The only object of antiquarian interest is the ruined church. **
Baldonnell House and the surrounding lands.**
Baldonnell House is now the principal residence in the small parish of Kilbride, which lies to the east of the parish of Kilmactalway. Of a castle which formerly stood in the parish there are little, if any, remains.
After the Anglo-Norman Conquest the lands of Kilbride were held under the Crown, for the service of a foot sergeant or payment of five shillings, by the Comyns of Balgriffln, and formed part of the manor of that somewhat distant place. About the year 1270 the Comyns’ property was temporarily in the hands of the King, and the escheator accounted for rents received from the betaghs of Kilbride.
The castle was built before the sixteenth century, and was leased in 1537 to John Gibbons, with a reversion to Chief Justice Aylmer, and in 1570 to Thomas Bathe, whose family about that time acquired the manor of Balgriffin.
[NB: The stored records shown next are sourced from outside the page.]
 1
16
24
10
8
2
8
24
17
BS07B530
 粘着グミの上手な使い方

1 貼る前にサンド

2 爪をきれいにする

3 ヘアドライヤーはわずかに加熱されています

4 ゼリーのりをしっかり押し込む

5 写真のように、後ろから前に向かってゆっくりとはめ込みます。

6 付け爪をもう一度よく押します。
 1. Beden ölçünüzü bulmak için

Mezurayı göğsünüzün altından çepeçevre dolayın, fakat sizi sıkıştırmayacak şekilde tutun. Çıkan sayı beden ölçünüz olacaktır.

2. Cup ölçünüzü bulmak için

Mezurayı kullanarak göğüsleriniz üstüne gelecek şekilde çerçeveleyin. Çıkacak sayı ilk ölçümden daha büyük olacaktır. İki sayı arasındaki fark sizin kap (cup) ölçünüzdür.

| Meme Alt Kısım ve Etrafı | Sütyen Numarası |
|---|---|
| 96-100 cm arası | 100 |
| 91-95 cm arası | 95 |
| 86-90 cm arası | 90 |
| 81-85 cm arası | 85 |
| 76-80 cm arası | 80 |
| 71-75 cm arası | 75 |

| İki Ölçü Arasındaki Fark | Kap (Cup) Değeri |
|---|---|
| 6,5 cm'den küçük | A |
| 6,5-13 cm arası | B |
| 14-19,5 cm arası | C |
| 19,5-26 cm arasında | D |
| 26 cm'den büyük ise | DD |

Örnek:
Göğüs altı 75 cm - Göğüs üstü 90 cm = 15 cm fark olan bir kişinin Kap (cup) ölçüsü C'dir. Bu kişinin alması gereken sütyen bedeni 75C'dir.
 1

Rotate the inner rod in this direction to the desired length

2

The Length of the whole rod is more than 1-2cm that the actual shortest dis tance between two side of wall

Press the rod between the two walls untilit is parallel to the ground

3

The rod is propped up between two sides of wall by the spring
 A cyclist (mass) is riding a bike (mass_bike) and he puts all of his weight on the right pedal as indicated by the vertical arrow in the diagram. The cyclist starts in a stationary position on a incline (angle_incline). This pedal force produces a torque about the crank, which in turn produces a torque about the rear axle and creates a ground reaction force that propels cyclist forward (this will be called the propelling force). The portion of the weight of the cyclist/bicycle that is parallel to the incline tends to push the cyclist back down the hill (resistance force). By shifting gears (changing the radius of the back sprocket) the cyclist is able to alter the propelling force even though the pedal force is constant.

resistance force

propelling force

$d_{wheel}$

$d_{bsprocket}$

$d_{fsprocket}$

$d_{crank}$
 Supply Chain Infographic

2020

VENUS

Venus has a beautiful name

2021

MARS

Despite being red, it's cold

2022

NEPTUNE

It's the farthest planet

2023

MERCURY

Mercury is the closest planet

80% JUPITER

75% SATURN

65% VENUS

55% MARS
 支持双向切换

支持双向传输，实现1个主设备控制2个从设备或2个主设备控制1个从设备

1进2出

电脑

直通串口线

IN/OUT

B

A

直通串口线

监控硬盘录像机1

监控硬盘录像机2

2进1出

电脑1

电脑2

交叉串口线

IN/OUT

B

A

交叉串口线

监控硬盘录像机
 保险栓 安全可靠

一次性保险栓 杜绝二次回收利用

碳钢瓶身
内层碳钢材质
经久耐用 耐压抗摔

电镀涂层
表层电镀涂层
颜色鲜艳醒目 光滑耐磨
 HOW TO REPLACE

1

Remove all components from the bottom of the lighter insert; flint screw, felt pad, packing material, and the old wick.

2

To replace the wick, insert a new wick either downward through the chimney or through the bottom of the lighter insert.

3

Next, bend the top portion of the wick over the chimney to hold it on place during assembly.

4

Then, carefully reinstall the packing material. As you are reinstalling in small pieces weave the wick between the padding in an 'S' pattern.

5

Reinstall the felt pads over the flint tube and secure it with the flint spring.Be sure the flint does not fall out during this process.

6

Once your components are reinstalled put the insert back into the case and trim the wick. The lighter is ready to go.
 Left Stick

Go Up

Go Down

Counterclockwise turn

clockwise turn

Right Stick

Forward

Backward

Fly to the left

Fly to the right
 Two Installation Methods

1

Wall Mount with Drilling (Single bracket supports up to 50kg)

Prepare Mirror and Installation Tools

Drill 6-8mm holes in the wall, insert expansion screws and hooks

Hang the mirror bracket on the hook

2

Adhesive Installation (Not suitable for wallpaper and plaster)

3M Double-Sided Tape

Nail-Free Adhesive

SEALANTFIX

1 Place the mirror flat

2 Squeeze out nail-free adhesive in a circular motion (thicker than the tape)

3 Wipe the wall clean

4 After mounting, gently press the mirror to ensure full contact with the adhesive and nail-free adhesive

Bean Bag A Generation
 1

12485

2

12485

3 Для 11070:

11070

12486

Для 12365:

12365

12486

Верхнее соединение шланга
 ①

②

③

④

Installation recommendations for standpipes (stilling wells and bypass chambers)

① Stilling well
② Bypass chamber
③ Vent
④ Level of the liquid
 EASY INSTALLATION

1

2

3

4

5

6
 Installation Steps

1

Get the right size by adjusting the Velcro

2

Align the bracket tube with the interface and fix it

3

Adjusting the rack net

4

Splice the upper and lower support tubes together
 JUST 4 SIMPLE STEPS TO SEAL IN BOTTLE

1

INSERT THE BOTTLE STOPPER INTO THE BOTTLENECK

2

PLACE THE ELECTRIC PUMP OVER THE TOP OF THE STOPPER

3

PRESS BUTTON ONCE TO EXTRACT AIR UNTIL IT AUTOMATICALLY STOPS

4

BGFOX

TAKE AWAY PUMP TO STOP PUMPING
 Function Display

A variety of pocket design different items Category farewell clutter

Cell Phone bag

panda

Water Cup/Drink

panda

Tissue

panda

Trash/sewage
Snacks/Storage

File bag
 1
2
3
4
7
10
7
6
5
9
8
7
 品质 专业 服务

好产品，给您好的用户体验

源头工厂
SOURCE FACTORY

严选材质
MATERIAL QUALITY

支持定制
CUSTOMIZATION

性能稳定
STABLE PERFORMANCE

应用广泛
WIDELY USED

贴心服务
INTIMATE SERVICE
The castle appears to have been occupied by Thomas Bath, and in 1570 George Bassenet was pardoned for the robbery of cows from Thomas Bathe, of Kilbride, and for burglary at Baldonan.
In the early part of the seventeenth century the Bathes were still in possession of the Kilbride lands, but at the time of the Restoration they had been succeeded by the family of Carberry, from whom one of the townlands takes its name, and the Luttrells appear as owners of Baldonan.
The castle was then in occupation of Francis Carberry, who was succeeded by his widow, and later on by Alderman John Carberry, whose country residence was at Grace Dieu. **
Ecclesiastical History**
The ruined church of Kilbride, which lies between Castle Bagot and the Naas road, as seen from a distance, gives little promise of interest, but a closer examination of its overgrown walls shows it to have been of unusual structure. It was possibly built in an earth fort about one hundred and twenty feet in diameter, for the form and height of the graveyard even to the north, where burial was infrequent, are unusual, and other traces of earth works are visible in the surrounding field.
The oratory, which is built of very small stones, was a tiny one, about nineteen feet by twelve feet, and is not truly rectangular. There was an eastern window, and at least one light in the south wall, which probably had a second window where a gap now occurs. A recess remains to the north, and the walls, which are at present six feet high, are pierced by several small square holes like “putlog holes” for scaffolding.
There was a tower at the west end, which contained on the ground floor to the north a little cell, four and a half feet long by thirty inches wide, lit by a slit. Next this was an arched porch, from which a doorway opened into a curved recess for a spiral stair now all removed, only the recess and one side of a window marking its position. There was evidently a priest’s residence above those, but the upper part has been quite thrown down.
Of the history of the church nothing is known beyond the fact that it formed portion of the corps of the Dean of St. Patrick’s Cathedral. So far back as the year 1547, when the dissolution of the Cathedral took place, it is styled an old chapel, and was valued with a cottage near it at twelve pence a year, and in 1660 it is again mentioned as an old building in connection with an acre of land which the proprietor of Kilbride was alleged to have taken from the Cathedral.